Filtering lists in an efficient way

type a = A of int | B of int list | C | D

Now I have an a list, and want to partition it to a list list that is each list has only on kind of the union type, while preserving the order:

e.g. an input of [A 1; C; B [1;2]; A 2; C; A 3; D; B [2;3]] gives
[[A 1; A 2; A 3]; [B [1;2]; B [2;3]]; [C; C]; [D]].

I know it can be done by doing multiple List.filter, and if efficiency is the concern there’re serval ways to hand code the filtering so it would only traverse the list once like the following when the data type is known, and the number if filters are fixed to three:

   let trivial, normal, complete =
      List.fold_left (fun (t, n, c) tac ->
            let tac = mapT tac in
               match tac.auto_type with
                  AutoTrivial -> tac::t, n, c
                | AutoNormal -> t, tac::n, c
                | AutoComplete -> t, n, tac::c
      ) ([],[],[]) tactics

but I would like to know if there’s a generic way to parametrize the filtering while both the data type and number of filters is unspecified.

Or are there any data structures can memo the result of filtering a list, and supports map to sublists of arbitrary combinations of tags?

Suppose you provide two things to a function I will describe in a moment:

  1. the # of branches of the union-type (in your example, 4)
  2. a function from the type to integers 0…3 (in general, to 0…(n-1) where n is the value in #rfc1951

Then a function that allocates an array (of length #1) of lists of type a, and iterates down the list, calling function #1 on each value, and using that to drop the value into the selected slot in the array, should suffice.
At the end, you could List.rev each slot in the array, just for neatness.

1 Like

Just to elaborate a bit, there is a function in batteries included that does exactly what you are looking for :

val group : ('a -> 'a -> int) -> 'a list -> 'a list list

group cmp l returns list of groups and each group consists of elements judged equal by comparison function cmp. Groups in the resulting list appear in order given by cmp.

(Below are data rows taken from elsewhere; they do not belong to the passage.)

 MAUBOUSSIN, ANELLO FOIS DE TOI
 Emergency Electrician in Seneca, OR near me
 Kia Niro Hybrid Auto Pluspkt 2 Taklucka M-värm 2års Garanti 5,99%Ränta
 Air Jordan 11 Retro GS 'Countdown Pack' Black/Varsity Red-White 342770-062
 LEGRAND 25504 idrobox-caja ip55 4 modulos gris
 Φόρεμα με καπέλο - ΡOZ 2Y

All groups are always nonempty. group returns [] only if l is empty.

For example group cmp [f;c;b;e;d;a] can give [[a;b];[c];[d;e;f]] if following conditions are met: cmp a b = 0, cmp b c = -1, cmp c d = -1, cmp d e = 0, ...

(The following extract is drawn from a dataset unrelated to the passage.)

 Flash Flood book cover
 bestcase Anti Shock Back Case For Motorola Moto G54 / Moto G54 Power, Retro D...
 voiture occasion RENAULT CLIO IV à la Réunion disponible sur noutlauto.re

the cmp function you need is easy to implement :

let classify a1 a2 = match (a1, a2) with
| A _, A _ | B _, B _ | C, C | D, D -> 0
| A _, _ -> -1
| _, A _ -> 1
| B _, _ -> -1
| _, B _ -> 1
| C, D -> -1
| D, C -> 1

There may be some way to factorize that a bit more. Alternatively, you could use ppx_compare to handle the cases where identifiers are not equal :

type a = A of int | B of int list | C | D [@@deriving ord]

let classify a1 a2 = match (a1, a2) with
| A _, A _ | B _, B _ | C, C | D, D -> 0
| _ -> compare_a a1 a2

I guess Base have an equivalent solution to this problem but I am not aware of it.

EDIT :
Actually documentation does not explicitly guarantee that the original order is preserved inside each group and the given example actually does not preserve order… This is a weird design decision to be honest (even if reverting the loop may allow for a more efficient implementation). I just tried it on my machine :

List.group classify [A 3; B []; B [8; 9]; C; A 2; A 6];;
- : a list list = [[A 3; A 2; A 6]; [B []; B [8; 9]]; [C]]

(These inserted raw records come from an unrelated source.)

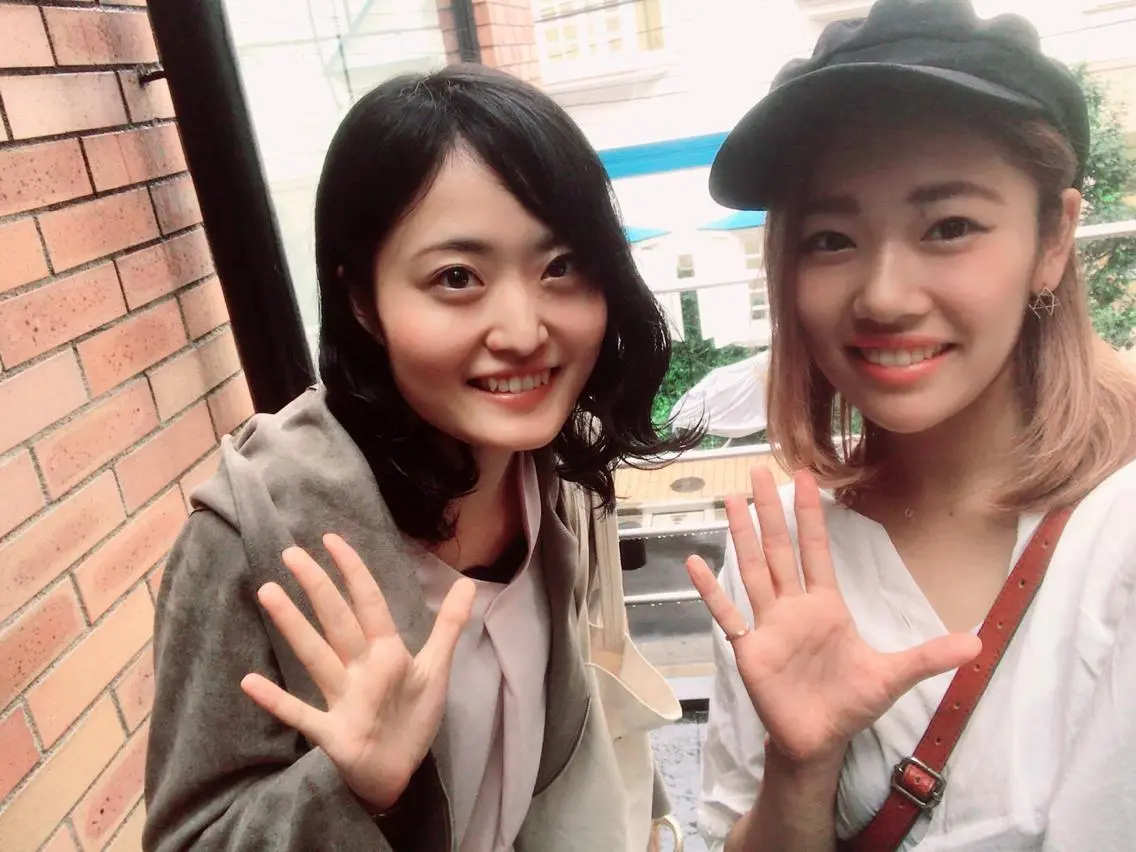 セミロング カラー パーマ ヘアアレンジ メンズ キッズ カット パーマ ちこ .のヘアスタイル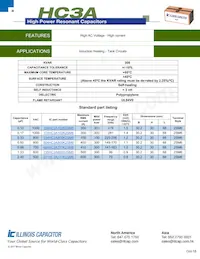 504HC3A800K2SM6 Datasheet Cover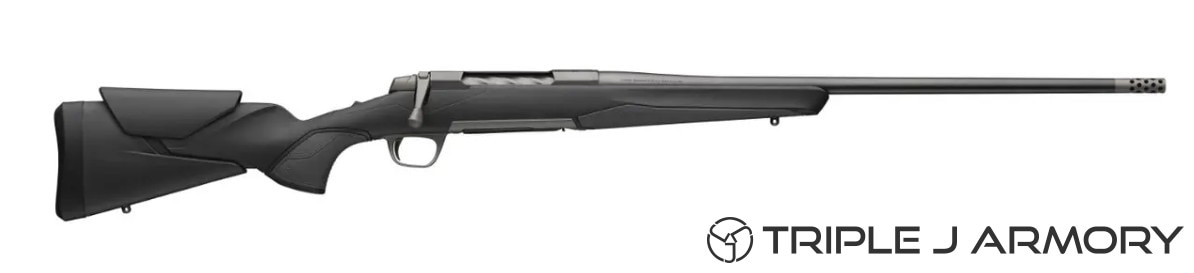Browning X-Bolt 2 6.5 Creedmoor Bolt Action Rifle Black|Tungsten-img-3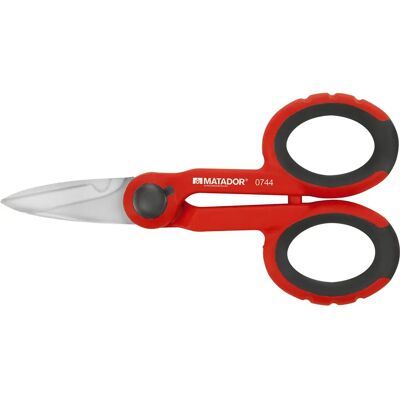 Matador Elektricienskniptang - 140mm VDE - Snijdt kabels en draden Matador Elektricienskniptang - 140mm VDE - Snijdt kabels en draden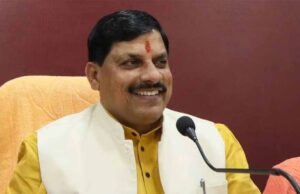 चीता प्रोजेक्ट की सफलता का प्रतीक है, कूनों में पांच नन्हें मेहमानों का आगमन : मुख्यमंत्री डॉ. यादव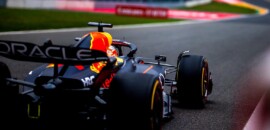 Van Buren é o novo piloto de simulador e desenvolvimento da Red Bull na F1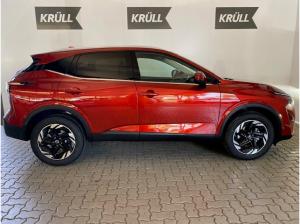 Nissan Qashqai 1.3 MHEV N-Connecta +Winterpaket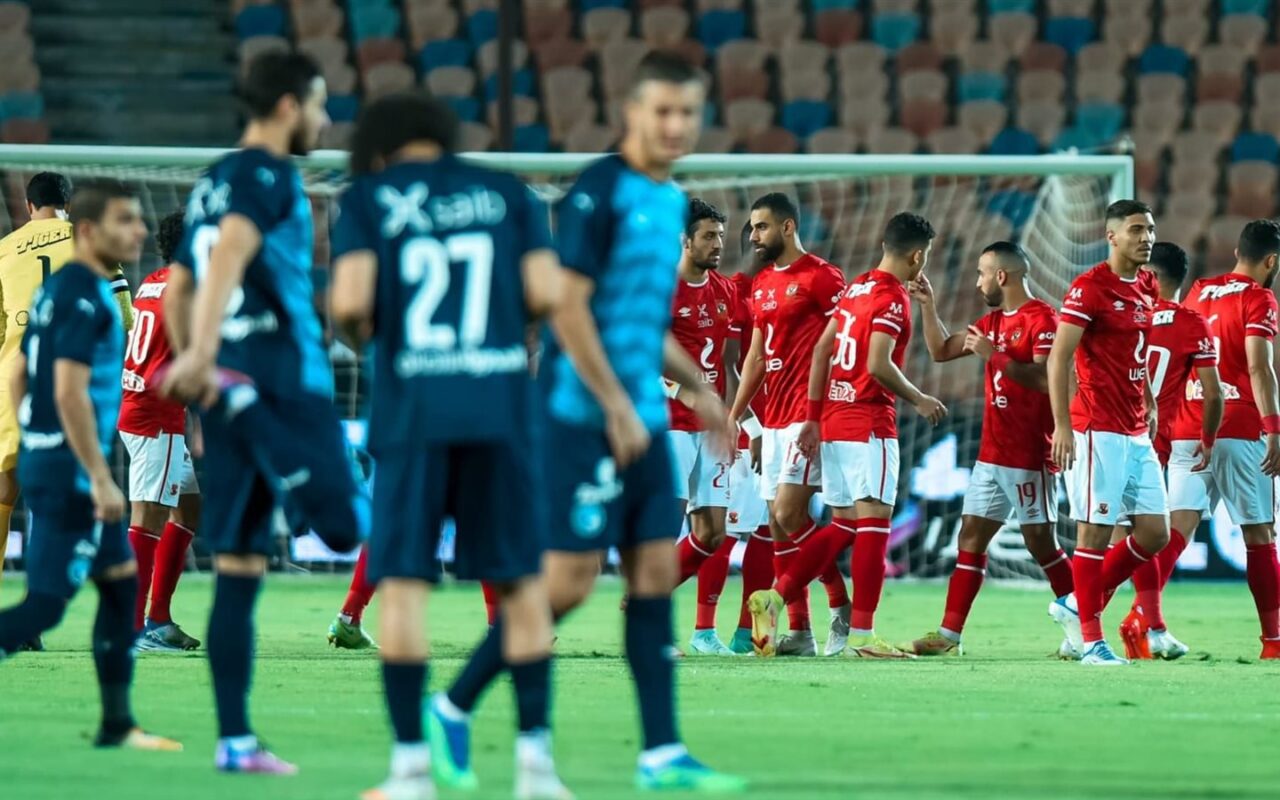 جدو : سنلعب على الفوز أمام الأهلي.. وبيراميدزيسعى للتتويج بالدوري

So here order is preserved.

You could add to a Map (of list elements) as you fold. You probably need to provide a function to determine the key, but as a benefit it is more general (you cluster as you see fit).

Thank you everyone, I think the group function is the solution I’m looking for. However it might also be a good idea to use array of list in my case.